The Main Castle Keep at Takashima Castle

Takashima Castle in Suwa, Nagano Prefecture

Takashima Castle on the shores of Lake Suwa in Nagano Prefecture is one of the most beautiful castles in Japan. The original castle was built in 1598 on a small island on Lake Suwa (Suwa-ko). The castle was known as “The Floating Castle of Suwa” as it appeared to be floating on top of the lake. It was considered an impregnable water fortress. The castle is famous for being the highest elevated flatland castle ever constructed in Japan.

Most of the original structures were torn down during the Meiji Restoration with the stone walls the only original part remaining. A large restoration process took place in 1970 with the castle keep, kabuki gate and sumi yagura (corner turret) all being fully restored. The area that was the main bailey (honmaru) has been turned into a beautiful public park.

An Overview of Takashima Castle

The main enclosures of the honmaru, ninomaru and sannomaru were arranged in a direct line, which was typical of hilltop castles of the era. The entire fortress was a water castle being surrounded by Lake Suwa and several rivers.

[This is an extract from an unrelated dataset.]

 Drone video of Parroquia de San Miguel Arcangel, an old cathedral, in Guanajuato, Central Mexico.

The Honmaru was the main bailey and contained the three-story castle keep. The daimyo (feudal lord) residence and administrative offices were also contained within the honmaru.

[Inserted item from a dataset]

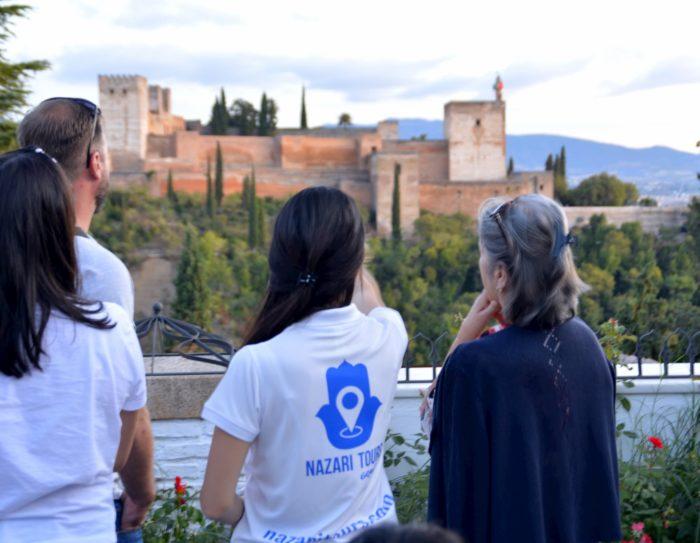 Increíbles vistas a la Alhambra desde la Mezquita del Albaicín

The Ninomaru or second bailey contained a residence for the chief retainer as well as staff workroom, rice storeroom, treasury and stables.

The Sannomaru or third bailey contained more residences and offices for staff members.

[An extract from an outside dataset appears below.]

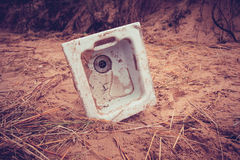 Old kitchen sink in the sand Royalty Free Stock Photography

What to See at Takashima Castle

The Main Castle Keep ~ Donjon

The three-story castle keep (donjon) is located within the honmaru and is approximately 20 meters high. The modern structure is a concrete reconstruction that was built in 1970. I quite like its interesting light-brown colour which is very different from most other castles in Japan. The view from the top of the main keep is spectacular, and on a clear day you can see the iconic Mount Fuji.

Stone Walls and Main Castle Keep

The Kabuki-mon Gate

The Kabuki-mon Gate guarded the main entrance to the honmaru and is reached by crossing the main bridge over the moat. The gate is very beautiful in its simplicity and basically consists of two front vertical pillars with one horizontal cross beam.

The Kabuki-mon Gate at Takashima Castle

The Corner Turret ~ Sumi Yagura

The Corner Turret or Sumi Yagura is located at a strategic point of the castle’s defenses. The turret provided a wide field of view as well as being used as a storehouse for weapons, food and supplies.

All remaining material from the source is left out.